Importance of small business owners being prudent with debt management
In many situations, having debt can be detrimental to financial success, but if used and managed wisely, it can provide small business owners with a tool to further grow their business and take advantage of strategic opportunity when it presents itself. On the other hand, poor decision making with, and mismanagement of debt can result in financial burden for a small business owner that can limit growth and even jeopardize the ultimate survival of their business. Effective debt management includes timely repayment of debt obligations, negotiating favorable terms, and being prudent with how much and from whom a small business owner borrows. I note three areas that are benefitted with responsible debt management: Access to financing, Operating profitability, Maintaining financial flexibility. For reference, I also listed some benefits and drawbacks of debt financing. It is important to note that there is no absolute answer on whether a small business owner should obtain debt financing, which is why I listed both its benefits and drawbacks. Each small business owner has their own individual situation, which is why this decision depends on the specific circumstances.
Access to financing
Having access to financing is a key element for the growth of a business (e.g., hiring an employee, investing in marketing, using a recent technology). If using debt is the best decision for the business at a specific time, then small business owners can use business loans, lines of credit, and/or other forms of debt financing. By managing debt effectively, the business can establish strong creditworthiness with lenders, which helps in obtaining more favorable financing terms (e.g., lower interest rates). Conversely, it can be more difficult to access financing going forward when a small business owner does not manage their debt well.
Operating profitability
There are costs (e.g., interest payments, fees) to using debt as a financing vehicle, but responsible debt management helps keep these types of financial obligations manageable. By minimizing debt-related expenses, small business owners can improve profitability and use more cash flow to invest in other growth initiatives for the long-term success of their business.
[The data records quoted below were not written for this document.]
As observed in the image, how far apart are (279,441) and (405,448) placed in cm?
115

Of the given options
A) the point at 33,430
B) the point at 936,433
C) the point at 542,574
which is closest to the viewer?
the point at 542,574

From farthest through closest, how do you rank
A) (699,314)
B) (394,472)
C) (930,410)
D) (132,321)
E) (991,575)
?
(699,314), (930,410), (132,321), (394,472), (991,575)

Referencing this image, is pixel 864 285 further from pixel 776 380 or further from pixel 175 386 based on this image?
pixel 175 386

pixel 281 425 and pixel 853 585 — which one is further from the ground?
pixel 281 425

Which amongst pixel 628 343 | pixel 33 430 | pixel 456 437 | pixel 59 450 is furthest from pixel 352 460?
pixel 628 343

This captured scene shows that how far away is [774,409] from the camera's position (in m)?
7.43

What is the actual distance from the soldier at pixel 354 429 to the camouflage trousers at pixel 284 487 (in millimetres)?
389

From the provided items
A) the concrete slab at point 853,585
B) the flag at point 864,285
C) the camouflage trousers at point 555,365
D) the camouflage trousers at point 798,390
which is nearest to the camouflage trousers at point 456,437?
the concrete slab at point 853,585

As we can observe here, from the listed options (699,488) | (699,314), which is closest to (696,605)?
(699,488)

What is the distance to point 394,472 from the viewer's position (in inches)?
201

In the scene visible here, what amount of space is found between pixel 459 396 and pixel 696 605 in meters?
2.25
Maintaining financial flexibility
There are some very unfortunate situations where a small business owner has an excessive amount of debt, which can limit its financial flexibility when it is necessary to respond to items such as economic changes and unexpected challenges. Maintaining an optimal balance between debt and equity financing is part of effective debt management and provides a small business owner the flexibility to adjust to circumstances when needed. It is important for small business owners to not overly rely on debt, which provides them with much more control of their financial situation now and strategic direction going forward.
Benefits of Debt Financing
Access to Capital: With debt financing, a small business owner is provided immediate access to capital and can keep complete control and ownership of their business.
Tax Benefits: Interest paid on business loans can be tax-deductible (depending on specific tax situation and if in line with IRS rules), which can reduce the overall tax liability for a small business owner.
Strengthens creditworthiness: Being responsible with the management of debt can help a small business owner build a positive credit history, which makes access to additional financing much more favorable if needed going forward.
Drawbacks of Debt Financing
Impact of loan repayments on cash flow: Loan repayments (including principal and interest) are required to be paid by a small business owner regardless of the business's operating performance. If these financial obligations are too high, then they can have a negative impact on cash flow, which will result in difficulty covering operational expenses.
Leverage risk: Incurring debt increases a business’s leverage, which increases the financial risk level (strain on cash flow, limits financial flexibility) of a small business owner.
Collateral requirements: Without a small business owner maintaining a significant amount of assets, lenders could require collateral to secure a business loan. By pledging collateral, a small business owner is putting specific assets at risk if they default on their loan repayment.
Reviewing your debt management
Effective debt management by a small business owner is a key to maintaining financial health and operating profitability. Timely repayment of debt obligations, prudent borrowing, and negotiating favorable terms can all help bolster growth and provide opportunities for long-term success. However, being responsible with debt management can take a lot of time and effort. Since small business owners spend so much time running and operating their businesses, I am here to relieve that stress by providing analysis and recommendations for clients in this area of debt management, which is just one part of my overall financial planning process. My debt management review also considers the benefits and drawbacks of debt financing for each small business owner client. It is important to weigh the benefits vs. the drawbacks when evaluating each small business owner’s financial situation.